Le moment de la vérité approche pour l’Europe et Erdogan

« Le point culminant de la crise est passé », a déclaré le Secrétaire d’État à l’Asile et à la Migration Theo Francken (N-VA). En mars, notre pays a enregistré l’afflux le plus bas de demandeurs d’asile en sept ans. « L’accord avec la Turquie fait une différence ».

Le 18 mars, l’Union européenne et la Turquie ont conclu un accord qui doit permettre à l’UE de mettre fin à la migration illégale. Les migrants qui arrivent dans les îles grecques sont renvoyés vers la Turquie. En échange, les pays de l’UE accueillent autant de réfugiés syriens de camps turcs que de personnes rapatriées. L’Europe espère ainsi déstabiliser le « business model » des trafiquants d’humains.
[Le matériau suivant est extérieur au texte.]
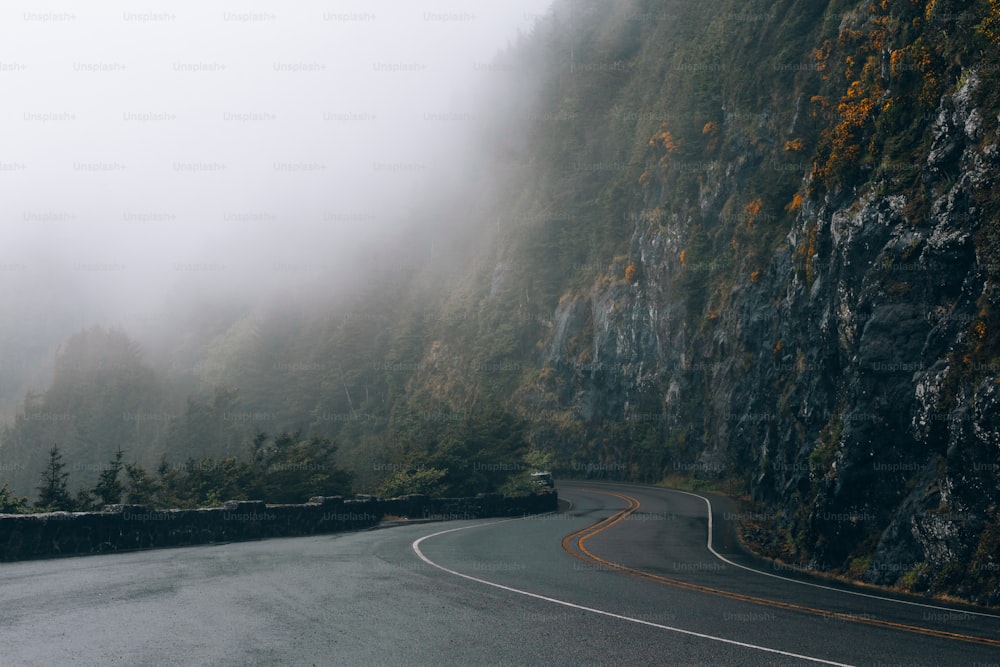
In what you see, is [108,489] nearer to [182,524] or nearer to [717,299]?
[182,524]

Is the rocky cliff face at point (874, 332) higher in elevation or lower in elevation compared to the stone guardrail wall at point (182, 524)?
higher

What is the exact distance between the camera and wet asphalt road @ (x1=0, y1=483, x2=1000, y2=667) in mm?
8305

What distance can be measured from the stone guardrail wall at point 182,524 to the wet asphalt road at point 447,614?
2.68ft

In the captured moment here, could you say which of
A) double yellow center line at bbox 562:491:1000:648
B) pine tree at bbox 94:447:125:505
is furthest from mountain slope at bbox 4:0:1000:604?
pine tree at bbox 94:447:125:505

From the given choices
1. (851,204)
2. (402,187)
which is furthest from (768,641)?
(402,187)

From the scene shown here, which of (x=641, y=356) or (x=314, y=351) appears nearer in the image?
(x=641, y=356)

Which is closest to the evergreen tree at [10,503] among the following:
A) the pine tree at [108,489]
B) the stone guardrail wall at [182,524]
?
the pine tree at [108,489]

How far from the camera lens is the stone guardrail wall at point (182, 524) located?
53.1ft

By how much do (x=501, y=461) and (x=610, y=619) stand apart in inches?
1194

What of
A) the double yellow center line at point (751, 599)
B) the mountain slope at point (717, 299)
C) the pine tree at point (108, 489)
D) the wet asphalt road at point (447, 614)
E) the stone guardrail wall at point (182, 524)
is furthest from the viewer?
the pine tree at point (108, 489)

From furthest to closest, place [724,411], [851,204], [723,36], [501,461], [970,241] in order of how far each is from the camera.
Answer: [723,36] → [724,411] → [501,461] → [851,204] → [970,241]

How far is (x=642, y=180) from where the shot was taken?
6825 cm

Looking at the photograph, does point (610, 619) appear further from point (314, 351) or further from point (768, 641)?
point (314, 351)

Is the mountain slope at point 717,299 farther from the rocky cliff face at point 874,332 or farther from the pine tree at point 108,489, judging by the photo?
the pine tree at point 108,489
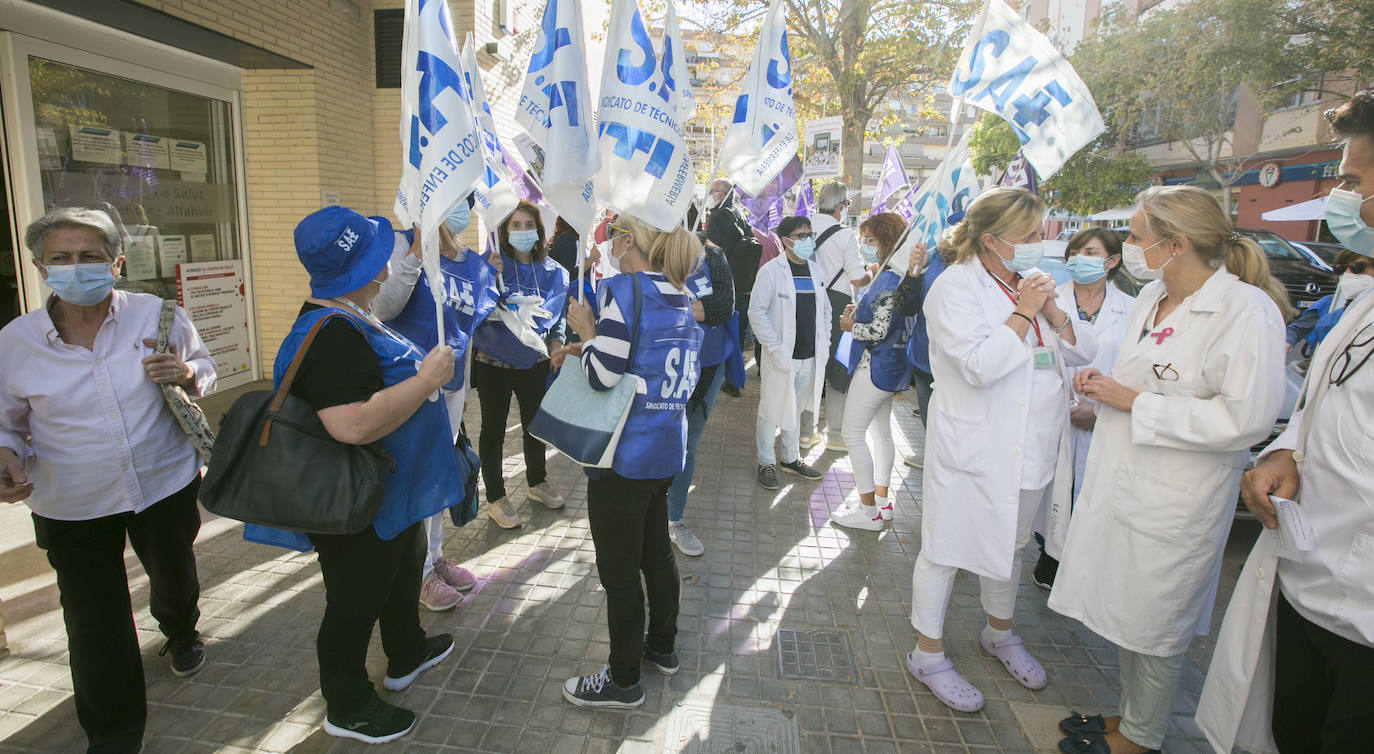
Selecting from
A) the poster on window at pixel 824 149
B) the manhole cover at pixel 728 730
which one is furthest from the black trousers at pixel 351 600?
the poster on window at pixel 824 149

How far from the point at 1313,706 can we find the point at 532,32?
480 inches

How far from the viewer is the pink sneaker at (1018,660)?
10.9 feet

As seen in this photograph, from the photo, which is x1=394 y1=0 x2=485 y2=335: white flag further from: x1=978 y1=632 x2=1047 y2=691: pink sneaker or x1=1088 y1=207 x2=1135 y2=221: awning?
x1=1088 y1=207 x2=1135 y2=221: awning

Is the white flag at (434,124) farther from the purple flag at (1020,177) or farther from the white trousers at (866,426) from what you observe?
the purple flag at (1020,177)

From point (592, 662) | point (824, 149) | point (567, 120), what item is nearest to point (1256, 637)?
point (592, 662)

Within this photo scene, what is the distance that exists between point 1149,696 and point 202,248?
27.5 feet

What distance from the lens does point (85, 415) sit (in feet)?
8.65

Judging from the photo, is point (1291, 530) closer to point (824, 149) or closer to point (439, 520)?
point (439, 520)

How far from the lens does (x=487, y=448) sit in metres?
4.69

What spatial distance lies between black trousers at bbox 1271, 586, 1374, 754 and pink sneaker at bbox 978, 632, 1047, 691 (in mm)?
1109

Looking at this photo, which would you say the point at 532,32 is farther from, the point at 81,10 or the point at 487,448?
the point at 487,448

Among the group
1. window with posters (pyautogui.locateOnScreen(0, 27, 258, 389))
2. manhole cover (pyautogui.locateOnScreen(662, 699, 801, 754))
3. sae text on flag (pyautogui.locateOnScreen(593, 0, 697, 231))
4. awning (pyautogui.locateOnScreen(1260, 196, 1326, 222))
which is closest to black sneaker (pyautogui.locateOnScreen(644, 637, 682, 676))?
manhole cover (pyautogui.locateOnScreen(662, 699, 801, 754))

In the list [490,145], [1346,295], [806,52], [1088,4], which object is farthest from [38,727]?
[1088,4]

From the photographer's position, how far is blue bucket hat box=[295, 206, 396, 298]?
7.77 ft
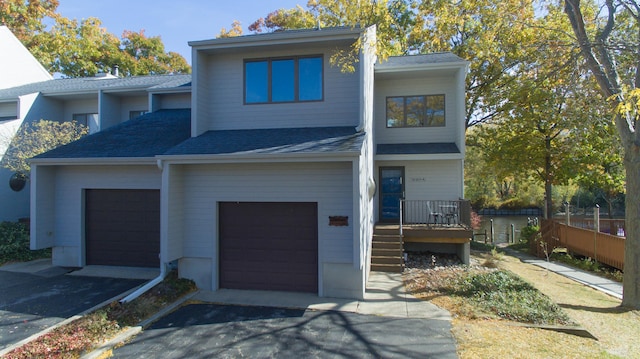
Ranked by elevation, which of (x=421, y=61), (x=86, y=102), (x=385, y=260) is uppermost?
(x=421, y=61)

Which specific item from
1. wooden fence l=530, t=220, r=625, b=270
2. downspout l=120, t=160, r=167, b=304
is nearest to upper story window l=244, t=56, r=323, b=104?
downspout l=120, t=160, r=167, b=304

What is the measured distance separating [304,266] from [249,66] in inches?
215

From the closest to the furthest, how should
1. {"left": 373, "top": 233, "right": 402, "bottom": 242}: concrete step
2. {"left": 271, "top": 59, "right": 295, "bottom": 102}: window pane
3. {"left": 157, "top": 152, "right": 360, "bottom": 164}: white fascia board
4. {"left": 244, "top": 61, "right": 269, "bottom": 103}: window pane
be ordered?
{"left": 157, "top": 152, "right": 360, "bottom": 164}: white fascia board
{"left": 271, "top": 59, "right": 295, "bottom": 102}: window pane
{"left": 244, "top": 61, "right": 269, "bottom": 103}: window pane
{"left": 373, "top": 233, "right": 402, "bottom": 242}: concrete step

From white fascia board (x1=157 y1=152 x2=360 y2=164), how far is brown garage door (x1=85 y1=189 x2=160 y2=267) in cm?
231

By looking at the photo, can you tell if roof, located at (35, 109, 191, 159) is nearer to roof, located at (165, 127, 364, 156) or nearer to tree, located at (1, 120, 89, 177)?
roof, located at (165, 127, 364, 156)

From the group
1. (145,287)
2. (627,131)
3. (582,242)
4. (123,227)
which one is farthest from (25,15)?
(582,242)

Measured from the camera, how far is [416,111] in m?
13.0

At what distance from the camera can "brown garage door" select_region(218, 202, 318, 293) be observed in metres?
8.17

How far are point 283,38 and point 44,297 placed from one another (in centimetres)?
799

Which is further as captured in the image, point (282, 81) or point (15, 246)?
point (15, 246)

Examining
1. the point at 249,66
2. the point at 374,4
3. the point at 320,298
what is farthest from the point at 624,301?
the point at 249,66

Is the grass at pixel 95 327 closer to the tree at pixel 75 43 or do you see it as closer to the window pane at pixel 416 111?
the window pane at pixel 416 111

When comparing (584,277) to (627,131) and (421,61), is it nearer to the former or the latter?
(627,131)

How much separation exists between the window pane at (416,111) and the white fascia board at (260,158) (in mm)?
6719
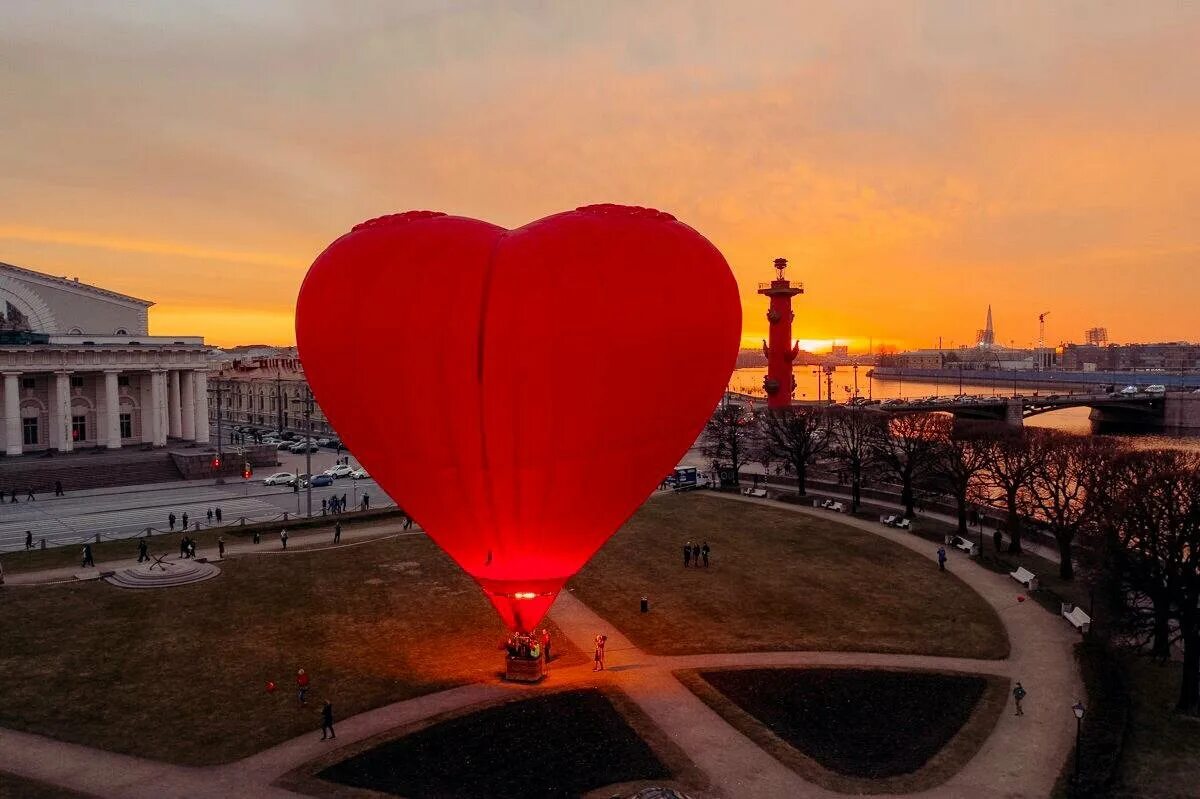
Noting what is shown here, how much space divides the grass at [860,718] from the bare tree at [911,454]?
22.1 m

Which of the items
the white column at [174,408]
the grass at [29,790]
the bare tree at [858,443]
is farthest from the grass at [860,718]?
the white column at [174,408]

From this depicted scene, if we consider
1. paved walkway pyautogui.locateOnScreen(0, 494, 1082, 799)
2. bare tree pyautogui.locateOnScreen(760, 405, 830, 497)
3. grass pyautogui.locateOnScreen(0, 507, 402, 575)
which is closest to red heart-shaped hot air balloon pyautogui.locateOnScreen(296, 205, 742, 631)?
paved walkway pyautogui.locateOnScreen(0, 494, 1082, 799)

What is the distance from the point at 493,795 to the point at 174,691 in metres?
9.92

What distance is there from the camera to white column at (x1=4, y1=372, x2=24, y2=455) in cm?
5797

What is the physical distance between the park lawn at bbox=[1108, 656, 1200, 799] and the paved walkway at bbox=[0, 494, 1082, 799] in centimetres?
125

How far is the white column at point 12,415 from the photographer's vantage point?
57969 millimetres

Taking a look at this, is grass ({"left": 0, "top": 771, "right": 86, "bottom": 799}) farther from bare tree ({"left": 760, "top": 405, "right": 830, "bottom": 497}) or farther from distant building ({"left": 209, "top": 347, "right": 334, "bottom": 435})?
distant building ({"left": 209, "top": 347, "right": 334, "bottom": 435})

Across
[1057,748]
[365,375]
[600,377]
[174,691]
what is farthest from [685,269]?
[174,691]

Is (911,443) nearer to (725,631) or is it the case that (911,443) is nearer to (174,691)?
(725,631)

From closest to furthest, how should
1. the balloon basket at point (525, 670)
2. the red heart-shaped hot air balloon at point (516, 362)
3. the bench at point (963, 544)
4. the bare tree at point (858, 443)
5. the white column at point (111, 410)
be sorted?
the red heart-shaped hot air balloon at point (516, 362) → the balloon basket at point (525, 670) → the bench at point (963, 544) → the bare tree at point (858, 443) → the white column at point (111, 410)

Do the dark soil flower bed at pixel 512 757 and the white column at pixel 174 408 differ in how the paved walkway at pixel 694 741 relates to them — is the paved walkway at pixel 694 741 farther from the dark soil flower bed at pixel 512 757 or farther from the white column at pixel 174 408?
the white column at pixel 174 408

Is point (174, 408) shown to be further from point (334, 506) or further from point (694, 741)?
A: point (694, 741)

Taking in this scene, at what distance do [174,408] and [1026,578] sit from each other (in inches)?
2585

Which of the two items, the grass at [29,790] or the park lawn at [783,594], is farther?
the park lawn at [783,594]
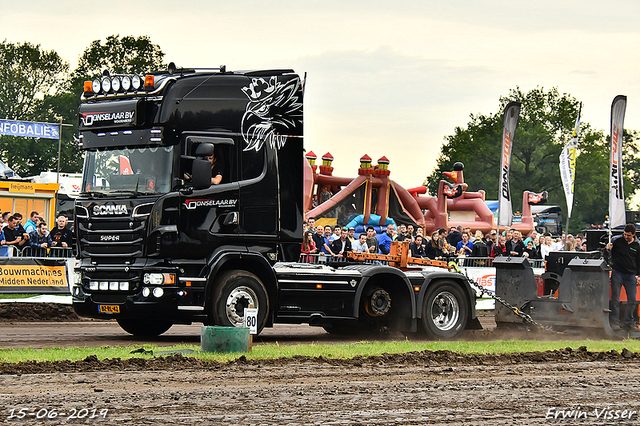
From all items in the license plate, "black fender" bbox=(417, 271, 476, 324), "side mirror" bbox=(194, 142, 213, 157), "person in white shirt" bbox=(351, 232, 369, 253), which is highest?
"side mirror" bbox=(194, 142, 213, 157)

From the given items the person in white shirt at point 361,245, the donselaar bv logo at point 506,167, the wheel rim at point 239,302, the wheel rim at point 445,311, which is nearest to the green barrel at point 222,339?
the wheel rim at point 239,302

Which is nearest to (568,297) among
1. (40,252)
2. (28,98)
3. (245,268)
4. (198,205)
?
(245,268)

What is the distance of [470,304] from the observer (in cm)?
1539

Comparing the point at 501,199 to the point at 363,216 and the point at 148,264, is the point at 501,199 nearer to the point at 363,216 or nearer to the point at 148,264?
the point at 363,216

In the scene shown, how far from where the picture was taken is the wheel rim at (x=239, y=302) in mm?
13000

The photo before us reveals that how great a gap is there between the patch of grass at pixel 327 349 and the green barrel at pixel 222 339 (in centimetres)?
13

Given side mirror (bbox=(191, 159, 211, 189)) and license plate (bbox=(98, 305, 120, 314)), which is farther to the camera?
license plate (bbox=(98, 305, 120, 314))

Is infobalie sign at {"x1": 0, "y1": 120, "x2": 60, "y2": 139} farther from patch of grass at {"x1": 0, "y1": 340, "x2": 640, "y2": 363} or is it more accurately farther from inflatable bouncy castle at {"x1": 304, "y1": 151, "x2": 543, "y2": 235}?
patch of grass at {"x1": 0, "y1": 340, "x2": 640, "y2": 363}

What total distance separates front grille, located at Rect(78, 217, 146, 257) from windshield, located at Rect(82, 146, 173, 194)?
46 cm

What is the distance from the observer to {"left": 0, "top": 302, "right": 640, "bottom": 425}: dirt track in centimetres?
730

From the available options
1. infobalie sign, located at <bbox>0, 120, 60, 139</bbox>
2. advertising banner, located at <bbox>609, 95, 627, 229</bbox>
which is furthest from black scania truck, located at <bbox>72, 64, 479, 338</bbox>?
infobalie sign, located at <bbox>0, 120, 60, 139</bbox>

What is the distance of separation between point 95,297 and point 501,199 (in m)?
17.5

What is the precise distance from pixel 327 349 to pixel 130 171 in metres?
3.81

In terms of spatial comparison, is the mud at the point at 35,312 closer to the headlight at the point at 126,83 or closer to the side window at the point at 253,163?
the headlight at the point at 126,83
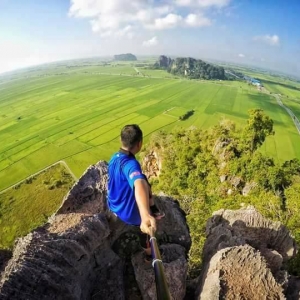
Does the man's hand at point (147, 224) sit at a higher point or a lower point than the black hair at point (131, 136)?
lower

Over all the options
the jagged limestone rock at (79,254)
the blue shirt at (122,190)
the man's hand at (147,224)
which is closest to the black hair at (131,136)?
the blue shirt at (122,190)

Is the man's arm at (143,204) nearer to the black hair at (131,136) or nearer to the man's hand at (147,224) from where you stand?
the man's hand at (147,224)

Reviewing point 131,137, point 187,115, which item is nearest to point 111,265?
point 131,137

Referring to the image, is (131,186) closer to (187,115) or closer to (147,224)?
(147,224)

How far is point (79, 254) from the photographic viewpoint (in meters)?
7.34

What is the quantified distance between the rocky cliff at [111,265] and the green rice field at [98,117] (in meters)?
67.9

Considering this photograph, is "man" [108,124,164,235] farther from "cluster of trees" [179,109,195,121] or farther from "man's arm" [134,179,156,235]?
"cluster of trees" [179,109,195,121]

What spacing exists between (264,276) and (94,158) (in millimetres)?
77417

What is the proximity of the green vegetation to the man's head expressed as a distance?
54690 mm

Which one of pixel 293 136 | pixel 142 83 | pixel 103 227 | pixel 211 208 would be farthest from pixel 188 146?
pixel 142 83

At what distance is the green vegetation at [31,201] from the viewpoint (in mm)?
57688

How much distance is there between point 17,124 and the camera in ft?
386

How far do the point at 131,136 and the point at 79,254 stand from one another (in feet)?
11.8

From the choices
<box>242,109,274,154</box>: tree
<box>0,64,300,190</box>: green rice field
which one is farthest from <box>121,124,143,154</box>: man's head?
<box>0,64,300,190</box>: green rice field
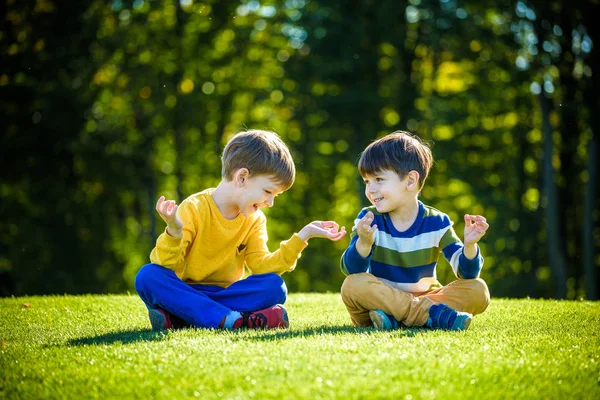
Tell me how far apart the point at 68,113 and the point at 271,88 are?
16.6 feet

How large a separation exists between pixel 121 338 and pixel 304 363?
4.81 feet

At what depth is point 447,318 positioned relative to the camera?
4859 mm

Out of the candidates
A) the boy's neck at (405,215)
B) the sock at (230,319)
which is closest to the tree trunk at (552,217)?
the boy's neck at (405,215)

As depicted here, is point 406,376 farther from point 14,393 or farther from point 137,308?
point 137,308

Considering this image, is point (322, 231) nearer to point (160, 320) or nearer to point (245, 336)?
point (245, 336)

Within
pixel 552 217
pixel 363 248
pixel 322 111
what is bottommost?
pixel 552 217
La Turquie a négocié durement avec l’UE. Pour l’Europe, l’argent était le moindre problème : la Turquie a demandé et reçu deux fois plus que les 3 milliards d’euros déjà accordés pour l’accueil de réfugiés. En revanche, la relance des négociations d’entrée de La Turquie dans l’UE et surtout l’exigence de laisser les citoyens turcs voyager sans visa vers l’UE à partir du mois de juin sont plus problématiques. Pour obtenir cette demande, la Turquie doit remplir 72 conditions. Certaines sont plutôt techniques, telles que l’édition d’un passeport biométrique, d’autres sont liées au respect des droits de l’homme et c’est là que le bât blesse.

La Turquie est dirigée par le président Recep Tayyip Erdogan, dont la soif de pouvoir et le caractère autoritaire se dessinent de plus en plus. Comme l’explique l’expert Armand Sag, il est devenu « un sultan moderne qui ne se laisse pas marcher sur les pieds ». Il n’hésite pas à s’en prendre à tous ceux qui le critiquent. Depuis qu’Erdogan a accédé à la présidence il y a deux ans, il y a eu au moins deux mille plaintes pour calomnie, diffamation et insulte à l’adresse du président.

Erdogan est non seulement susceptible, il a aussi le bras long. La semaine dernière, son administration a demandé au consulat turc de Rotterdam de lui signaler les noms de tous ceux qui tiennent des propos « diffamatoires » ou « insultants ». Le week-end dernier, une journaliste néerlandaise d’origine turque a été arrêtée en Turquie. Ce sont là deux exemples récents d’une liste d’incidents qui illustrent à quel point Erdogan se sent tout-puissant.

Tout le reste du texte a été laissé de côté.